What is required:
Starting at the line that contains "How far was" and ending at the final line of the rows, write those lines out again. Swap "snow covered roof" for "snowy roof" and leave everything else unchanged.

Extracted information:
========================

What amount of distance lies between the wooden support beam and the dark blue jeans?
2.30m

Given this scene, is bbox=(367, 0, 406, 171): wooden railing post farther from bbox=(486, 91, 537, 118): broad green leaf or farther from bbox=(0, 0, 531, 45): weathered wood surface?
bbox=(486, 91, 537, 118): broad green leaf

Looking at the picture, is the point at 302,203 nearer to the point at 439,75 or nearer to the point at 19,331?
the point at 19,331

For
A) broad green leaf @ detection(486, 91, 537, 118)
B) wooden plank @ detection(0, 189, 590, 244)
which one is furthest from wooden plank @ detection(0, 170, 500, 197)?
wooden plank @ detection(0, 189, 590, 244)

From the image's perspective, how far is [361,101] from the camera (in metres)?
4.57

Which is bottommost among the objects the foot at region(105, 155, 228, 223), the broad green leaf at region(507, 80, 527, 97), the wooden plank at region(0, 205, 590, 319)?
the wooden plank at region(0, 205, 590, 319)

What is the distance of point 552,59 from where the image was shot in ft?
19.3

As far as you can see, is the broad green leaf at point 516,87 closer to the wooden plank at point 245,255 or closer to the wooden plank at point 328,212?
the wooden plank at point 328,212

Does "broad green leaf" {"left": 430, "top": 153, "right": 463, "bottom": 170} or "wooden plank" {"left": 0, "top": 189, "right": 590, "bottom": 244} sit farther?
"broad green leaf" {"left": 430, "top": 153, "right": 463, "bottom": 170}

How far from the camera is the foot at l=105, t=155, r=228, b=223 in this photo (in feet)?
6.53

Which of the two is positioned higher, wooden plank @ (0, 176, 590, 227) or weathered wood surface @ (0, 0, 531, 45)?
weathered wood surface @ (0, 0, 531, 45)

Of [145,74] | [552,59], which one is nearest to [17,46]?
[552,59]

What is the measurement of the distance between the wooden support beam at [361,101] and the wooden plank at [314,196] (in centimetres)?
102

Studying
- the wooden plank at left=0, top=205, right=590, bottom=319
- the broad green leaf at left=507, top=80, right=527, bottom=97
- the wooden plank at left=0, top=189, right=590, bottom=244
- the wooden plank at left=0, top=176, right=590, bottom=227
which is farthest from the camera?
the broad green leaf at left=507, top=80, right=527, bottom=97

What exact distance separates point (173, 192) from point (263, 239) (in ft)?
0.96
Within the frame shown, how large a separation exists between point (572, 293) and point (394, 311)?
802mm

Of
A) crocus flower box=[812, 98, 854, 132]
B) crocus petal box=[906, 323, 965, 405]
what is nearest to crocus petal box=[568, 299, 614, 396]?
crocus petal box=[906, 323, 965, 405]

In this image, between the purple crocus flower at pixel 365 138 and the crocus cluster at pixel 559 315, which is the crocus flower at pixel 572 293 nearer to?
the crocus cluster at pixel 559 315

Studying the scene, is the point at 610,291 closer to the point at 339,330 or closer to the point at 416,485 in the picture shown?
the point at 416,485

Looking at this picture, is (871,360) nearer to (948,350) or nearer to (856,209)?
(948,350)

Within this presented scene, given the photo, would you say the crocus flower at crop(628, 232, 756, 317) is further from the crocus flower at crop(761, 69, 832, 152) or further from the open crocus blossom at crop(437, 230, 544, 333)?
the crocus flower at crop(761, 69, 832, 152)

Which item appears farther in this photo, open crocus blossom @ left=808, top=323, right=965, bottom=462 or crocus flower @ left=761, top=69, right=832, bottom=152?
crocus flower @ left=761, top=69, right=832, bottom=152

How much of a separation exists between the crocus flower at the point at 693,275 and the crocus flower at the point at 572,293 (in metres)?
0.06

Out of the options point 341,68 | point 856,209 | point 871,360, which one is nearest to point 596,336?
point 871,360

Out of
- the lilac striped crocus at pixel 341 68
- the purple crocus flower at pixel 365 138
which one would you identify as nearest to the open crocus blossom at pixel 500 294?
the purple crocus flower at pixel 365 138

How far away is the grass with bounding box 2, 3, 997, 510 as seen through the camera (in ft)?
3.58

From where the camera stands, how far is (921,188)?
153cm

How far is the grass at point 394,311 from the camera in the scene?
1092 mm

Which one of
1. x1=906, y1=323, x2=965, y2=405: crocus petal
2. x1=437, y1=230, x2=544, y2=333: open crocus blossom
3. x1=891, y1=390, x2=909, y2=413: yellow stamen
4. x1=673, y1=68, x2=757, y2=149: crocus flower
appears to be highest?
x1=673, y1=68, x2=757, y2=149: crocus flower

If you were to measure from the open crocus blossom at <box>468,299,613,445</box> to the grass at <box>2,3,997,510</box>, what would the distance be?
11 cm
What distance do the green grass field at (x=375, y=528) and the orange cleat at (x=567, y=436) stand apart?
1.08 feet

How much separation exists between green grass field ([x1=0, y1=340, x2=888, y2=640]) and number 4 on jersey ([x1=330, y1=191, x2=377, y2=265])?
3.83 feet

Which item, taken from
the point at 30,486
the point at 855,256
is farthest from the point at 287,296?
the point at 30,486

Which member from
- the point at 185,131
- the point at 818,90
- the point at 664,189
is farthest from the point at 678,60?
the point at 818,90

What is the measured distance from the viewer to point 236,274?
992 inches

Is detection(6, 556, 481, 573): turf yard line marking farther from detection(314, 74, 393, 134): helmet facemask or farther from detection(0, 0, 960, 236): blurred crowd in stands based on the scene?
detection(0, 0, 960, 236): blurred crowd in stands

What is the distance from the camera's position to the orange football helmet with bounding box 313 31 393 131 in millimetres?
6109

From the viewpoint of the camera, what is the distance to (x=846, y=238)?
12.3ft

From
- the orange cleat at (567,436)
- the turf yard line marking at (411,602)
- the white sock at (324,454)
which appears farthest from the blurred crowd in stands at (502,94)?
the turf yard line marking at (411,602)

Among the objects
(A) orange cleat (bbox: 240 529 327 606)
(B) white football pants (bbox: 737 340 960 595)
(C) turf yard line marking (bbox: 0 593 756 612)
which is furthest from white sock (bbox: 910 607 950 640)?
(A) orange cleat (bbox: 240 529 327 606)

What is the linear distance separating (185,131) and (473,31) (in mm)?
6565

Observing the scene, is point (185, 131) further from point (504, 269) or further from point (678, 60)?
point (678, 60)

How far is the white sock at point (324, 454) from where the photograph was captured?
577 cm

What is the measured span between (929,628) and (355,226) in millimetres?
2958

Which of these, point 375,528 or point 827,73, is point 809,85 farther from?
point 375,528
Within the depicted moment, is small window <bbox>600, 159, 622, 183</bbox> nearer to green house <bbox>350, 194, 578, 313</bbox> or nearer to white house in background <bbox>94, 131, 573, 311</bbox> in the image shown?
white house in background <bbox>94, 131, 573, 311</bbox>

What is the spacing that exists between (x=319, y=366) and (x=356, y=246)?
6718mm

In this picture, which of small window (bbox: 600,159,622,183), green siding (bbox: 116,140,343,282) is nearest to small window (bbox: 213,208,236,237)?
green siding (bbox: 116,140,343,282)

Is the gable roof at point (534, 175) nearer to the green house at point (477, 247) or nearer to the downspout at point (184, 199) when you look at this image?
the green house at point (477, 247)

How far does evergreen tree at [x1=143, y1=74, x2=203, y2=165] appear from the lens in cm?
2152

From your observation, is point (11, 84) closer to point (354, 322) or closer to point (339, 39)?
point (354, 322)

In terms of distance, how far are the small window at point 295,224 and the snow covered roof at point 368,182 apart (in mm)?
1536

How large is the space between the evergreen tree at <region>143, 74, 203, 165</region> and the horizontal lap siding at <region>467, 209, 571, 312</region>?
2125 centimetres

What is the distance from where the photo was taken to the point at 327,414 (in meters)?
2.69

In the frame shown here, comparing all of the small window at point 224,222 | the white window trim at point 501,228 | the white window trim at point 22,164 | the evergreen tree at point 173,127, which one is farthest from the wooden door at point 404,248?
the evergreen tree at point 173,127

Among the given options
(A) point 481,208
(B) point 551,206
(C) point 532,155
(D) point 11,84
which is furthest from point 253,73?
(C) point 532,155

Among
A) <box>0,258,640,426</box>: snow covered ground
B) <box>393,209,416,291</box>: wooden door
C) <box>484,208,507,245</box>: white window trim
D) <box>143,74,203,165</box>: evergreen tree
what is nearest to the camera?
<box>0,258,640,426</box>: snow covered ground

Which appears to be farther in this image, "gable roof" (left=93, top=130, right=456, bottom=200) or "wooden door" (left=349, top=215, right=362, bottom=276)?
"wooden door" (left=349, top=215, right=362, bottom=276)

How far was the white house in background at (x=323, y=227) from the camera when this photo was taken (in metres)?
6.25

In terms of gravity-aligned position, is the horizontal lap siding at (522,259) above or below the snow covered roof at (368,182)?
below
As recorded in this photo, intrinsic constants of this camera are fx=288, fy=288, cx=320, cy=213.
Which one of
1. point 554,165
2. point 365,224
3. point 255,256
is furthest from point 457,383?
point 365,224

========================

Solution for this problem:
How far was the white house in background at (x=323, y=227) from the camera when this photo was taken (in metres)?
6.25

In terms of gravity-aligned position, is the horizontal lap siding at (522,259) above or below the snowy roof at (368,182)?
below
As recorded in this photo, intrinsic constants of this camera are fx=288, fy=288, cx=320, cy=213.
Which one of
1. point 554,165
2. point 365,224
3. point 255,256
is furthest from point 457,383?
point 365,224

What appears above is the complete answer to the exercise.